Carlo Fruttero e Franco Lucentini, La Stampa, 09/02/2001, 9 febbraio 2001
E tutta l’ambientazione è prepotentemente ”d’epoca”, a cominciare dalla villa con le sue trentasei stanze e i suoi settantamila metri di parco
E tutta l’ambientazione è prepotentemente ”d’epoca”, a cominciare dalla villa con le sue trentasei stanze e i suoi settantamila metri di parco. Fu fatta costruire nell’Ottocento da lord Carnavon, famoso per essere stato il primo a metter piede, o profanare, la tomba di Tutankamen; e come fondale è già di un ricco spessore semantico, sepolcro, mummia, maledizione, Boris Karloff... Senza contare che anni dopo una nipote del profanatore precipitò in mare da quella stessa scogliera di Portofino.
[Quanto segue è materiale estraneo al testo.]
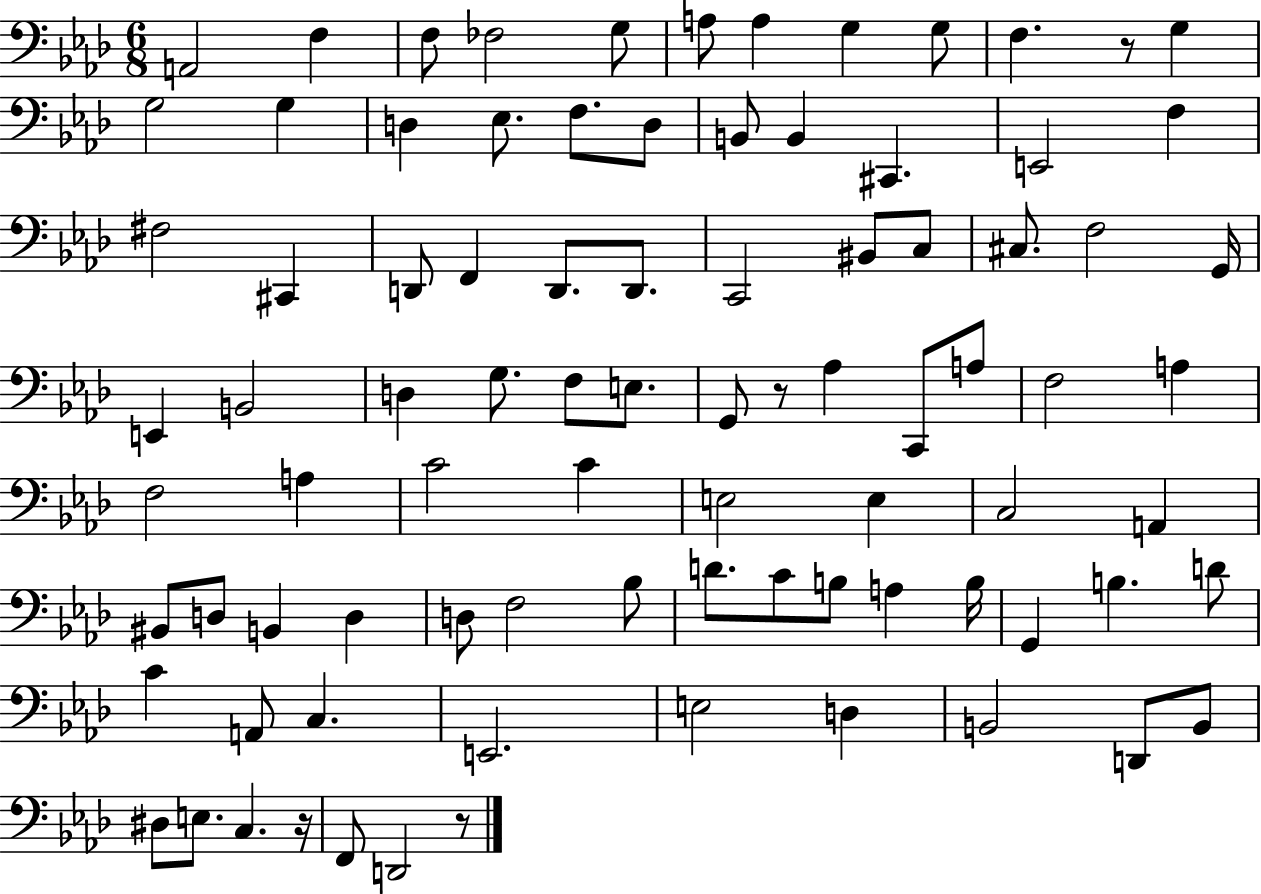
{
  \clef bass
  \numericTimeSignature
  \time 6/8
  \key aes \major
  a,2 f4 | f8 fes2 g8 | a8 a4 g4 g8 | f4. r8 g4 | \break g2 g4 | d4 ees8. f8. d8 | b,8 b,4 cis,4. | e,2 f4 | \break fis2 cis,4 | d,8 f,4 d,8. d,8. | c,2 bis,8 c8 | cis8. f2 g,16 | \break e,4 b,2 | d4 g8. f8 e8. | g,8 r8 aes4 c,8 a8 | f2 a4 | \break f2 a4 | c'2 c'4 | e2 e4 | c2 a,4 | \break bis,8 d8 b,4 d4 | d8 f2 bes8 | d'8. c'8 b8 a4 b16 | g,4 b4. d'8 | \break c'4 a,8 c4. | e,2. | e2 d4 | b,2 d,8 b,8 | \break dis8 e8. c4. r16 | f,8 d,2 r8 | \bar "|."
}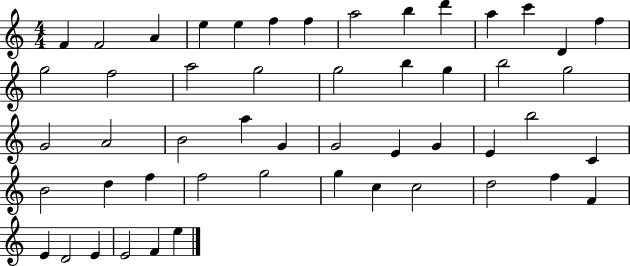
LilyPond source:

{
  \clef treble
  \numericTimeSignature
  \time 4/4
  \key c \major
  f'4 f'2 a'4 | e''4 e''4 f''4 f''4 | a''2 b''4 d'''4 | a''4 c'''4 d'4 f''4 | \break g''2 f''2 | a''2 g''2 | g''2 b''4 g''4 | b''2 g''2 | \break g'2 a'2 | b'2 a''4 g'4 | g'2 e'4 g'4 | e'4 b''2 c'4 | \break b'2 d''4 f''4 | f''2 g''2 | g''4 c''4 c''2 | d''2 f''4 f'4 | \break e'4 d'2 e'4 | e'2 f'4 e''4 | \bar "|."
}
Portofino era del resto praticamente obbligatoria, unica o quasi superstite della Liguria anglosvernante ormai subissata da condomini, autostrade, industrie, locuste in pensione. Pochi anni fa, sulla riviera di Ponente, nei temperati ex incanti tra Bordighera e Ventimiglia lasciò il suo segno terrorizzante Donato Bilancia, un serial-killer simbolo dei tempi nuovi, brutali e folli. Il mistero di Portofino si può vedere come una risposta della riviera di Levante: ecco, qui da noi il vecchio stile resiste, è ancora in grado di produrre rompicapi tradizionali, enigmi con signore dalla chioma rossa che scompaiono, eredità miliardarie, giardinieri (tre) e un maggiordomo sia pure polacco e descritto come non proprio all’altezza del suo altisonante nome professionale. E così è anche per gli altri personaggi del dramma: non proprio all’altezza di Poirot, ma senz’altro alla portata di Marlowe e dei suoi californiani ricchissimi e viziati e sempre un rien viscidi.